French magazine, president slam backlash evoked after putting Erdoğan on its cover
PARIS
French magazine Le Point said it had suffered harassment and intimidation by supporters of Turkish President Recep Tayyip Erdoğan after it labelled him “The Dictator” on its front cover.
Police were deployed in the southern city of Avignon over the weekend after a group of pro-Erdoğan activists attempted to remove, then cover up advertisements for the magazine at newsstands, Agence France-Presse reported.
Another poster of the front cover—a portrait of Erdoğan above the headline “The Dictator. How far will Erdoğan go?”—was targeted at a newspaper kiosk in the town of Valence on May 27, Le Point said.
“After a week of harassment, insults, intimidation and anti-Semitic slurs and threats towards us on social media, now has come the moment when supporters of [Erdoğan’s ruling] Justice and Development Party [AKP] are attacking symbols of freedom of expression and diversity in the press,” Le Point said on its website.
French President Emmanuel Macron rallied behind the magazine May 28 calling the harassment “totally unacceptable.”
“You cannot put a price on freedom of the press, without it, it’s dictatorship,” he tweeted.
The left-leaning weekly, one of France’s most popular news magazines, published an investigation into the Turkish strongman in its latest edition, which also included an editorial. “Is Erdoğan a new Hitler?” it asked.
Turkish officials reacted almost immediately to the labeling of the top Turkish official.
“A French magazine called President Erdoğan a ‘dictator,’” presidential spokesman İbrahim Kalın wrote on his Twitter account on May 24.
“We know these attacks. We know what their purpose is. The nation and oppressed people see what is happening. The days that Turkey had taken instructions from you are over.

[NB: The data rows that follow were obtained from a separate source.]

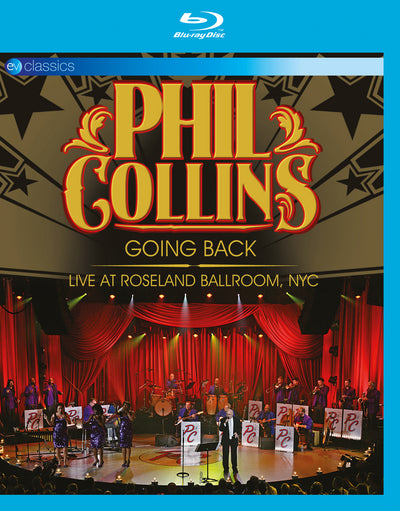 Phil Collins: Going Back - Live at Roseland Ballroom, NYC - Phil Collins [BLU-RAY]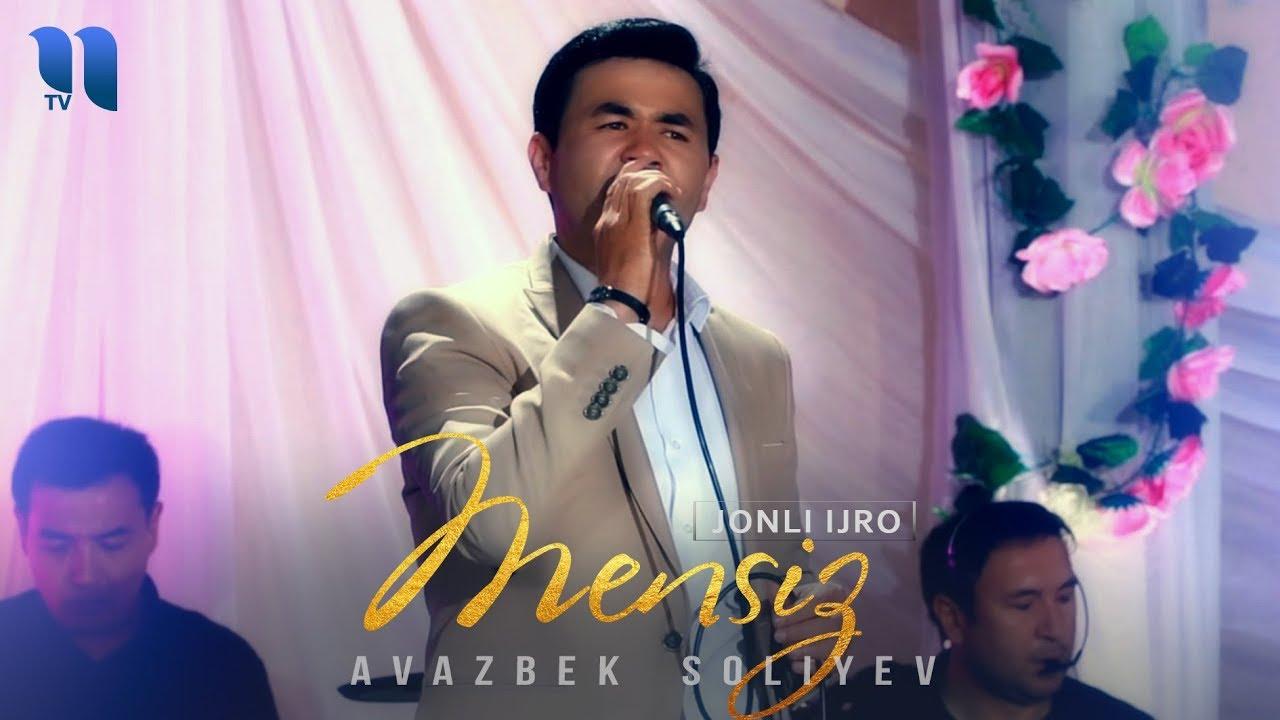 Avazbek Soliev - Mensiz (jonli ijro) | Авазбек Солиев - Менсиз (жонли ижро)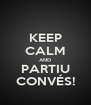 KEEP CALM AND PARTIU CONVÉS! - Personalised Poster A4 size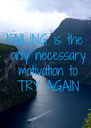 FAILING is the  only necessary  motivation to  TRY AGAIN - Personalised Poster A4 size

You cannot bring them back by calling [Erdoğan] a ‘dictator,’” he said.
Erdoğan and the longtime ruling Justice and Development Party (AKP), which he co-founded in 2001, are seeking another mandate ahead of snap parliamentary and presidential polls on June 24.
The Turkish president imposed a state of emergency following an attempted coup in July 2016, which has sparked a crackdown affecting “hundreds of thousands of people,” including killings and torture, according to the United Nations rights office.
The report in March this year also warned about “a continued erosion of the rule of law and deterioration of the human rights situation,” including the arrests of hundreds of journalists and opposition members.
Ankara slammed the findings as “biased” and “unacceptable.”
Christophe Deloire, the head of media freedom group Reporters without Borders, said that the incidents in France were “isolated but have a strong symbolic resonance.”
One of the leading figures in France’s ruling Republic on the Move party, Richard Ferrand, called the protests in southern France an “unacceptable breach of the freedom of expression.”
“We are not going to tolerate in France that the front cover of a magazine be somehow censored under pressure,” he told the France 3 channel on May 27.
Many European countries are home to large Turkish-origin or migrant communities, but Germany, Austria and the Netherlands have barred Turkish politicians from electioneering in their countries.
Around three million expatriate Turks are allowed to vote in the elections next month, including 1.4 million in Germany.
A year ago Germany and other European countries also banned a series of planned Turkish campaign events for a referendum that extended Erdoğan’s powers.
Erdoğan at the time denounced Germany’s “Nazi practices” and accused it of harboring Kurdish “terrorists” and plotters of the failed coup against him.